What you will do:
Retyping should cover only the lines from the one containing "The X Conference" through the final line of the records, with pictures omitted.

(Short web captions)
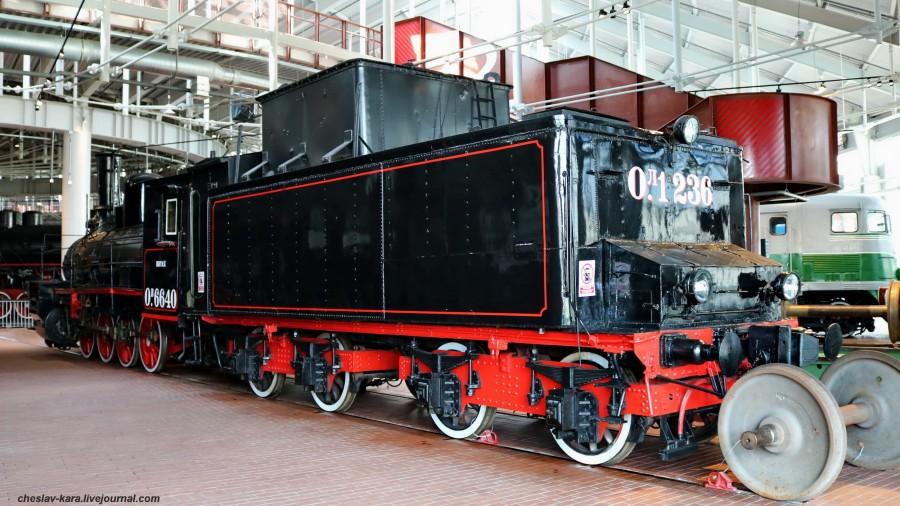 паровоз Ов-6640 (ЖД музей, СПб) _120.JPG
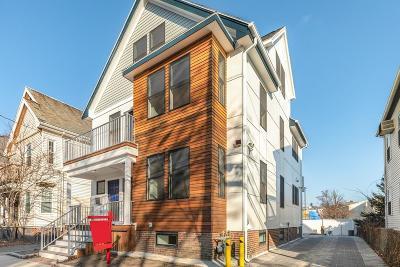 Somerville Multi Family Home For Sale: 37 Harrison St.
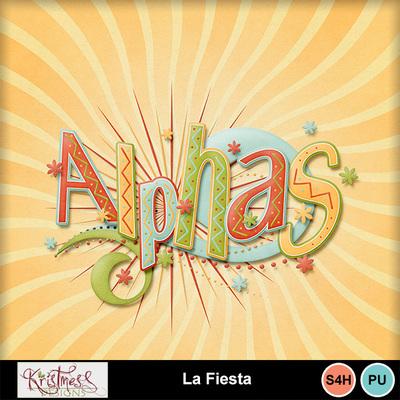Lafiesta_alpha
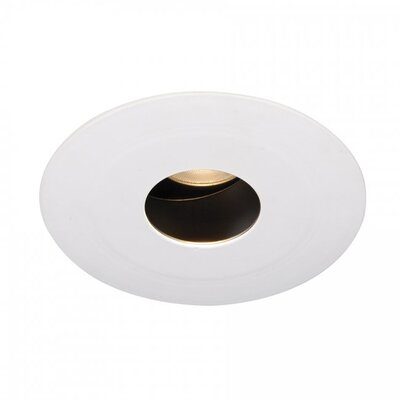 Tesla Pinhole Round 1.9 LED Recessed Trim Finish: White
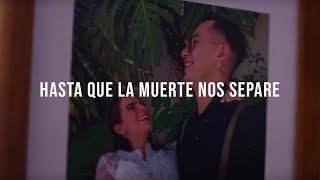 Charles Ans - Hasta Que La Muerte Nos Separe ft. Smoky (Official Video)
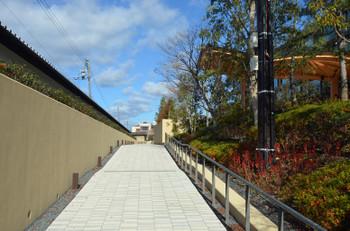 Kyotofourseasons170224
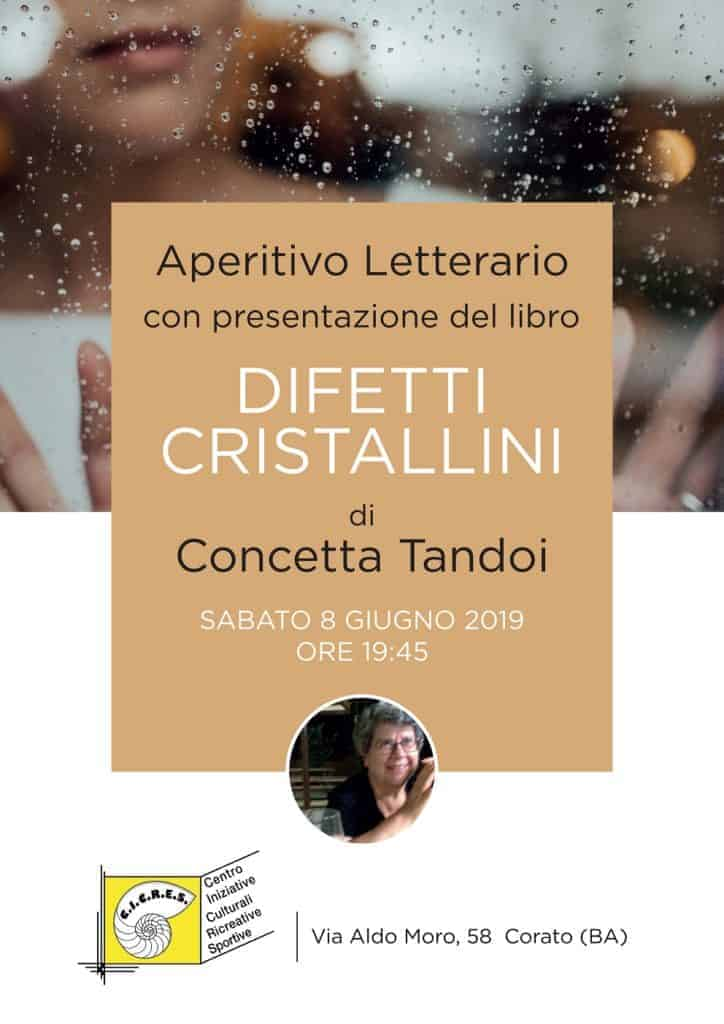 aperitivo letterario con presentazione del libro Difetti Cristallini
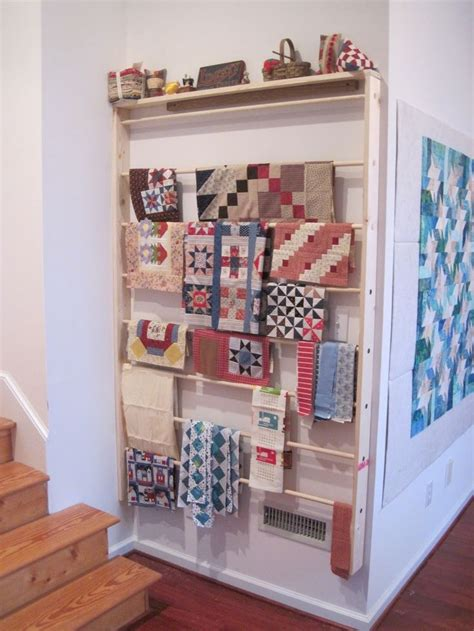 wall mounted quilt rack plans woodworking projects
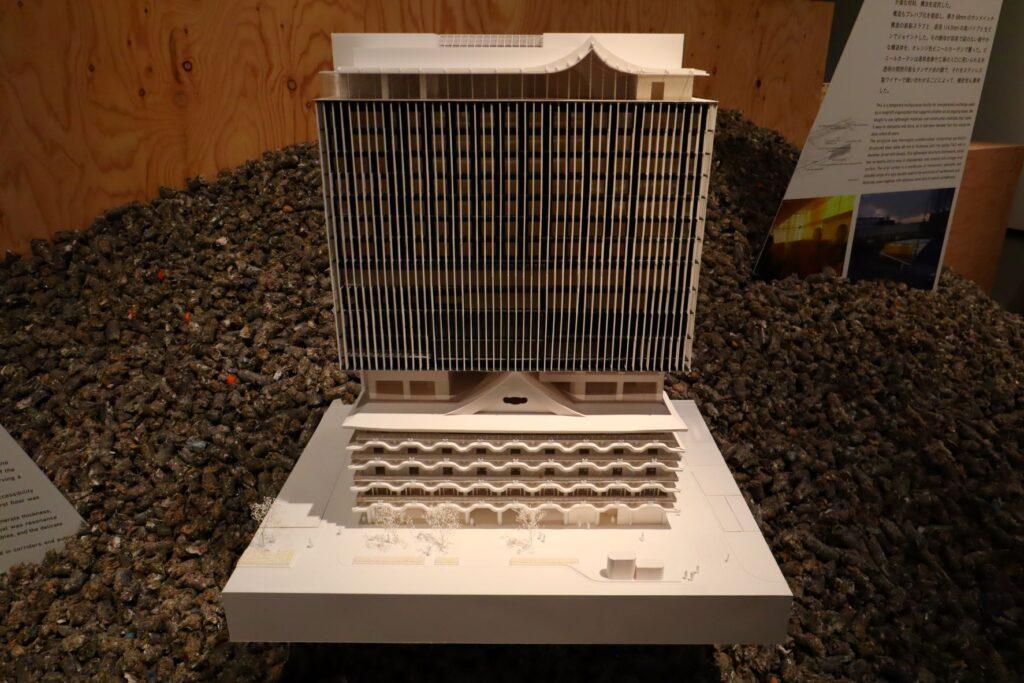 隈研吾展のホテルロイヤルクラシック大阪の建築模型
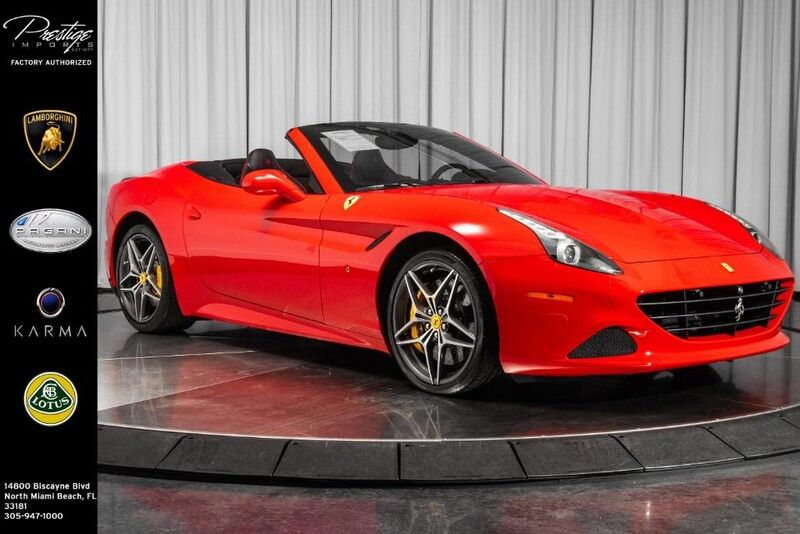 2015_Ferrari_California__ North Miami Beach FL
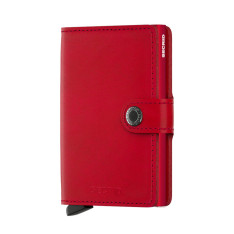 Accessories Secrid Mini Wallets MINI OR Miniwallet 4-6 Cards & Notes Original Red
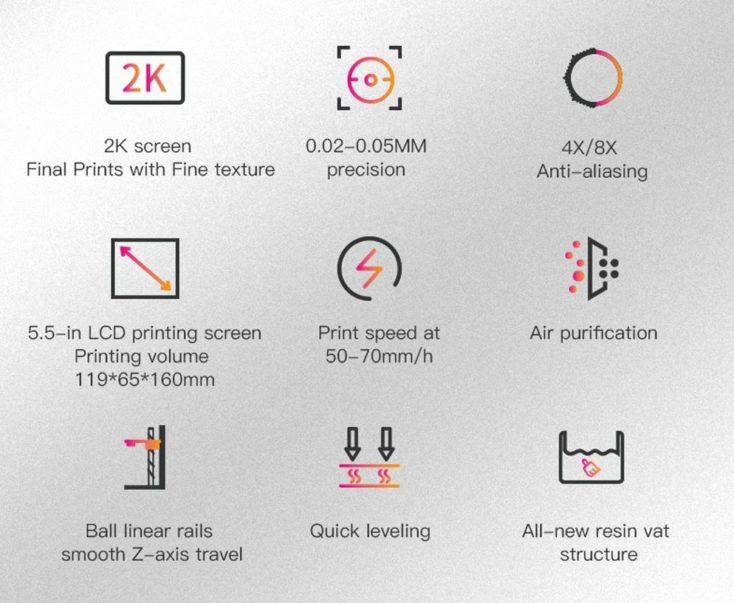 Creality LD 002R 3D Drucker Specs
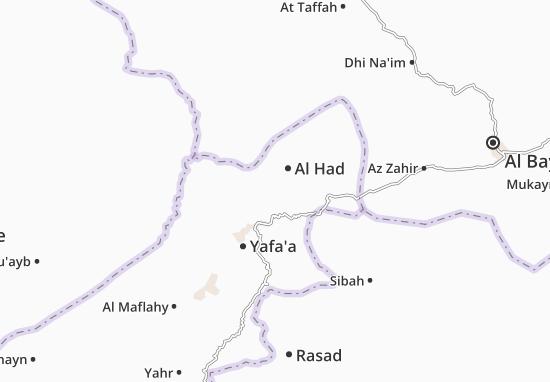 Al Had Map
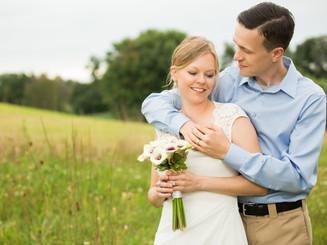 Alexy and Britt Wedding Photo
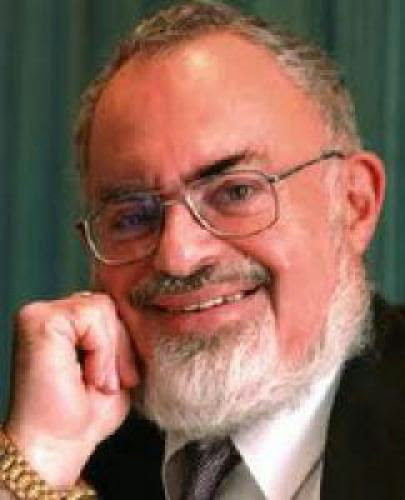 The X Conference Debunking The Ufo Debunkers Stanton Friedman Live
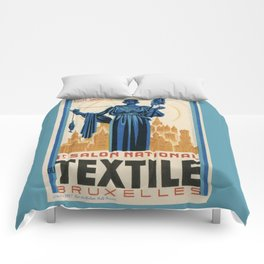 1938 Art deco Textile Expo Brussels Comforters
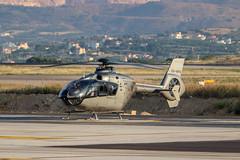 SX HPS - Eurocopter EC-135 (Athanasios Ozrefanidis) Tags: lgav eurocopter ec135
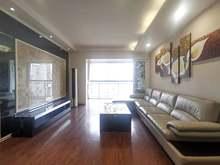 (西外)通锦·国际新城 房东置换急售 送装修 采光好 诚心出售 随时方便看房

Response to this task:
 The X Conference Debunking The Ufo Debunkers Stanton Friedman Live
 1938 Art deco Textile Expo Brussels Comforters
 SX HPS - Eurocopter EC-135 (Athanasios Ozrefanidis) Tags: lgav eurocopter ec135
 (西外)通锦·国际新城 房东置换急售 送装修 采光好 诚心出售 随时方便看房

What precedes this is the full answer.